Task description:
Copy the data below line for line, without changing a single character.

Data provided:

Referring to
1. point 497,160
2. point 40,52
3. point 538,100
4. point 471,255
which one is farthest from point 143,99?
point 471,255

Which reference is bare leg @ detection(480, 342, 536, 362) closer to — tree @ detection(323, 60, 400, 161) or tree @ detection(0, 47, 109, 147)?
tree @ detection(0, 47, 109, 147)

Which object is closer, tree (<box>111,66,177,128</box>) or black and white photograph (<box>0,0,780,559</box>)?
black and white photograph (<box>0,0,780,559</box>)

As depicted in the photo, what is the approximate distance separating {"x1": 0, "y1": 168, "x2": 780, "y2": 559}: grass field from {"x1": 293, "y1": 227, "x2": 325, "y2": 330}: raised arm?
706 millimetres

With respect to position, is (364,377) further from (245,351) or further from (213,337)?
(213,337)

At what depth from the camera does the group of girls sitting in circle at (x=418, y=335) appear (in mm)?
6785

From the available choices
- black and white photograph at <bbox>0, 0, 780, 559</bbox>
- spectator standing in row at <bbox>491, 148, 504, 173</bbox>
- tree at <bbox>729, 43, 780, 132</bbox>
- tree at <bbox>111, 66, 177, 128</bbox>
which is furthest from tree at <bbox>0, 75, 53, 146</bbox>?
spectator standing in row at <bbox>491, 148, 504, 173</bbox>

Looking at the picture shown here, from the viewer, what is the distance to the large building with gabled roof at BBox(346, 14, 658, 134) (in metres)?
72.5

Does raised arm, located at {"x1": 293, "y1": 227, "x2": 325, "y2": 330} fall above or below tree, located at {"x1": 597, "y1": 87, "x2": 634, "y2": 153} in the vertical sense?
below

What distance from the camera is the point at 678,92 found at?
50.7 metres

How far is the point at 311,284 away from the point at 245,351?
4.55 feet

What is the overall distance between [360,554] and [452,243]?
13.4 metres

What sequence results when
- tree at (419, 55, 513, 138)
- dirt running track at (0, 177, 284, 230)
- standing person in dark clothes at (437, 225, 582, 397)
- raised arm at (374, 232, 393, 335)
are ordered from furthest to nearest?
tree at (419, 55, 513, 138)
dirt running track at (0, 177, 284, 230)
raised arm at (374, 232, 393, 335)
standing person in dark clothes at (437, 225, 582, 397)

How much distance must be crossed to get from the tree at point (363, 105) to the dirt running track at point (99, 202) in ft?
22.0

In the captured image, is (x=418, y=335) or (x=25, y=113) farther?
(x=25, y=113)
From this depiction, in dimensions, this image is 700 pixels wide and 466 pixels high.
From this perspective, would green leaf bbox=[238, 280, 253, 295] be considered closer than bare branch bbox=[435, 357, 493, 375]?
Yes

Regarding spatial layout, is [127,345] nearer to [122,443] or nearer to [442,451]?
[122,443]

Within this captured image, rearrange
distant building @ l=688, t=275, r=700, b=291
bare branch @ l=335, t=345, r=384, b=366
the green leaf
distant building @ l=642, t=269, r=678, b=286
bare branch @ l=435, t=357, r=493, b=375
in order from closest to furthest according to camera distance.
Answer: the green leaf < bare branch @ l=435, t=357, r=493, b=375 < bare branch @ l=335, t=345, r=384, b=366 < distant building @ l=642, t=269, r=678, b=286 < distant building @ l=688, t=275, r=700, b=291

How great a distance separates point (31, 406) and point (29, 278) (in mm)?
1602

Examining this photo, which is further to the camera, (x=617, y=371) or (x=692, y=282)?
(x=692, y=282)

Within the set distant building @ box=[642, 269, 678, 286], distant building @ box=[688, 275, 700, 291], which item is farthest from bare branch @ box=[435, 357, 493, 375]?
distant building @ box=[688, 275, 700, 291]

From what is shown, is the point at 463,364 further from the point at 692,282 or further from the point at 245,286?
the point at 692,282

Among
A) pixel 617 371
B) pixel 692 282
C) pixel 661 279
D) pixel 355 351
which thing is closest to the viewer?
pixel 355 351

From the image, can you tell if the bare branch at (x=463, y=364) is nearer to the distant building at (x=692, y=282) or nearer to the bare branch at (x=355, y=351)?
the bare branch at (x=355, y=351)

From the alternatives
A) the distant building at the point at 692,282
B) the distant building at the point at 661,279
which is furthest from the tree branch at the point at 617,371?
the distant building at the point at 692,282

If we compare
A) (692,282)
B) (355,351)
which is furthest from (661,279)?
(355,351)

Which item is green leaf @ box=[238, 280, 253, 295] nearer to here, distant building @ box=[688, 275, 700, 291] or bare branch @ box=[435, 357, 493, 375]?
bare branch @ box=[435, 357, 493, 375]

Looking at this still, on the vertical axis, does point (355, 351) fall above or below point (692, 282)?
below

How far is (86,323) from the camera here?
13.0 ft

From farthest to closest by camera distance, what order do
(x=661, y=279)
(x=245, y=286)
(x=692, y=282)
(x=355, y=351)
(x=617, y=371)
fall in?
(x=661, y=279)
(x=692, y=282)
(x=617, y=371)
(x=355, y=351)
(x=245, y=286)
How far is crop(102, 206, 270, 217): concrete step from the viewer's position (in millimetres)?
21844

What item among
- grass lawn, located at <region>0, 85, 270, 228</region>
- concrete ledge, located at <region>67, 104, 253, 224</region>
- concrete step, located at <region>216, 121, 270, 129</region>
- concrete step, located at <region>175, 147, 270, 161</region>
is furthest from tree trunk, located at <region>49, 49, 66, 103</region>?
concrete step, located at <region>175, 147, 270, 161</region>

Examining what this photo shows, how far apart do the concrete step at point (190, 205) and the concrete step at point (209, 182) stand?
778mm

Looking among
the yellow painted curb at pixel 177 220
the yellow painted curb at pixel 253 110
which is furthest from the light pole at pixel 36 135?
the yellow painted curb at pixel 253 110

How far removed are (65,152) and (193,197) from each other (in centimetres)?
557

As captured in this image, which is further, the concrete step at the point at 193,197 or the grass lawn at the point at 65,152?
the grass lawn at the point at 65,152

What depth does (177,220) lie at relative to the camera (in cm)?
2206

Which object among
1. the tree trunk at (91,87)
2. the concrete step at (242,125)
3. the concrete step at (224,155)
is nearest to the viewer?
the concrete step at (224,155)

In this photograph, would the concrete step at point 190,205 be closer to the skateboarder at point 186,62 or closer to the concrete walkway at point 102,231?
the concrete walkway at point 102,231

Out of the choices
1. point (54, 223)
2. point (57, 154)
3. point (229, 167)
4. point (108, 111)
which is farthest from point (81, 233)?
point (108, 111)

Answer below:
Referring to
1. point 497,160
2. point 40,52
3. point 538,100
4. point 471,255
which one is farthest from point 143,99?
point 471,255

Which reference is bare leg @ detection(480, 342, 536, 362) closer to — tree @ detection(323, 60, 400, 161) or tree @ detection(0, 47, 109, 147)?
tree @ detection(0, 47, 109, 147)

Which object is closer, tree (<box>111,66,177,128</box>) or black and white photograph (<box>0,0,780,559</box>)?
black and white photograph (<box>0,0,780,559</box>)

As depicted in the photo, what is the approximate distance separating {"x1": 0, "y1": 168, "x2": 780, "y2": 559}: grass field from {"x1": 293, "y1": 227, "x2": 325, "y2": 330}: raised arm?
706 millimetres

With respect to position, is (364,377) further from (245,351) or further from (213,337)?
(213,337)

At what depth from the camera does the group of girls sitting in circle at (x=418, y=335) appear (in mm)?
6785

From the available choices
- black and white photograph at <bbox>0, 0, 780, 559</bbox>
- spectator standing in row at <bbox>491, 148, 504, 173</bbox>
- tree at <bbox>729, 43, 780, 132</bbox>
- tree at <bbox>111, 66, 177, 128</bbox>
which is furthest from tree at <bbox>0, 75, 53, 146</bbox>?
spectator standing in row at <bbox>491, 148, 504, 173</bbox>

Looking at the picture shown here, from the viewer, what is the distance to the large building with gabled roof at BBox(346, 14, 658, 134) (in metres)?
72.5

Does raised arm, located at {"x1": 293, "y1": 227, "x2": 325, "y2": 330} fall above or below tree, located at {"x1": 597, "y1": 87, "x2": 634, "y2": 153} in the vertical sense?
below

What distance from the camera is the point at 678,92 found at?
50.7 metres

How far is the point at 311,284 away from the point at 245,351?
4.55 feet

What is the overall distance between [360,554] and [452,243]?
13.4 metres

What sequence results when
- tree at (419, 55, 513, 138)
- dirt running track at (0, 177, 284, 230)
- standing person in dark clothes at (437, 225, 582, 397)
- raised arm at (374, 232, 393, 335)
are ordered from furthest to nearest?
tree at (419, 55, 513, 138)
dirt running track at (0, 177, 284, 230)
raised arm at (374, 232, 393, 335)
standing person in dark clothes at (437, 225, 582, 397)

How much distance must be crossed to get from the tree at point (363, 105) to the dirt running track at point (99, 202) in ft?
22.0

In the captured image, is (x=418, y=335) or (x=25, y=113) farther?
(x=25, y=113)
From this depiction, in dimensions, this image is 700 pixels wide and 466 pixels high.
From this perspective, would green leaf bbox=[238, 280, 253, 295] be considered closer than bare branch bbox=[435, 357, 493, 375]?
Yes

Regarding spatial layout, is [127,345] nearer to [122,443] or nearer to [442,451]?
[122,443]

Within this captured image, rearrange
distant building @ l=688, t=275, r=700, b=291
bare branch @ l=335, t=345, r=384, b=366
the green leaf
distant building @ l=642, t=269, r=678, b=286
bare branch @ l=435, t=357, r=493, b=375
in order from closest to furthest according to camera distance.
Answer: the green leaf < bare branch @ l=435, t=357, r=493, b=375 < bare branch @ l=335, t=345, r=384, b=366 < distant building @ l=642, t=269, r=678, b=286 < distant building @ l=688, t=275, r=700, b=291

How great a distance separates point (31, 406) and point (29, 278) (in mm)?
1602

Examining this photo, which is further to the camera, (x=617, y=371) or (x=692, y=282)?
(x=692, y=282)

Within the set distant building @ box=[642, 269, 678, 286], distant building @ box=[688, 275, 700, 291], which item is farthest from bare branch @ box=[435, 357, 493, 375]?
distant building @ box=[688, 275, 700, 291]

From what is shown, is the point at 463,364 further from the point at 692,282 or further from the point at 245,286?
the point at 692,282

Among
A) pixel 617 371
B) pixel 692 282
C) pixel 661 279
D) pixel 355 351
which thing is closest to the viewer?
pixel 355 351

From the image, can you tell if the bare branch at (x=463, y=364) is nearer to the distant building at (x=692, y=282) or nearer to the bare branch at (x=355, y=351)?
the bare branch at (x=355, y=351)

From the alternatives
A) the distant building at the point at 692,282
B) the distant building at the point at 661,279
which is furthest from the tree branch at the point at 617,371?
the distant building at the point at 692,282

If we compare
A) (692,282)
B) (355,351)
which is furthest from (661,279)?
(355,351)

Which item is green leaf @ box=[238, 280, 253, 295] nearer to here, distant building @ box=[688, 275, 700, 291] or bare branch @ box=[435, 357, 493, 375]?
bare branch @ box=[435, 357, 493, 375]

Looking at this still, on the vertical axis, does point (355, 351) fall above or below point (692, 282)?
below

How far is (86,323) from the camera here?
13.0 ft

From farthest to closest by camera distance, what order do
(x=661, y=279)
(x=245, y=286)
(x=692, y=282)
(x=355, y=351)
(x=617, y=371)
fall in?
(x=661, y=279)
(x=692, y=282)
(x=617, y=371)
(x=355, y=351)
(x=245, y=286)
How far is crop(102, 206, 270, 217): concrete step from the viewer's position (in millimetres)?
21844

What item among
- grass lawn, located at <region>0, 85, 270, 228</region>
- concrete ledge, located at <region>67, 104, 253, 224</region>
- concrete step, located at <region>216, 121, 270, 129</region>
- concrete step, located at <region>175, 147, 270, 161</region>
is furthest from tree trunk, located at <region>49, 49, 66, 103</region>?
concrete step, located at <region>175, 147, 270, 161</region>

Examining what this photo shows, how far apart do the concrete step at point (190, 205) and the concrete step at point (209, 182) stand?
778mm

Looking among
the yellow painted curb at pixel 177 220
the yellow painted curb at pixel 253 110
which is furthest from the light pole at pixel 36 135?
the yellow painted curb at pixel 253 110

How far removed are (65,152) and (193,197) from each other (in centimetres)?
557

As captured in this image, which is further, the concrete step at the point at 193,197 or the grass lawn at the point at 65,152?
the grass lawn at the point at 65,152

What depth does (177,220) lie at relative to the camera (in cm)?
2206

Which object among
1. the tree trunk at (91,87)
2. the concrete step at (242,125)
3. the concrete step at (224,155)
is nearest to the viewer?
the concrete step at (224,155)

In this photograph, would the concrete step at point 190,205 be closer to the skateboarder at point 186,62 or closer to the concrete walkway at point 102,231?
the concrete walkway at point 102,231

Out of the choices
1. point (54, 223)
2. point (57, 154)
3. point (229, 167)
4. point (108, 111)
which is farthest from point (81, 233)?
point (108, 111)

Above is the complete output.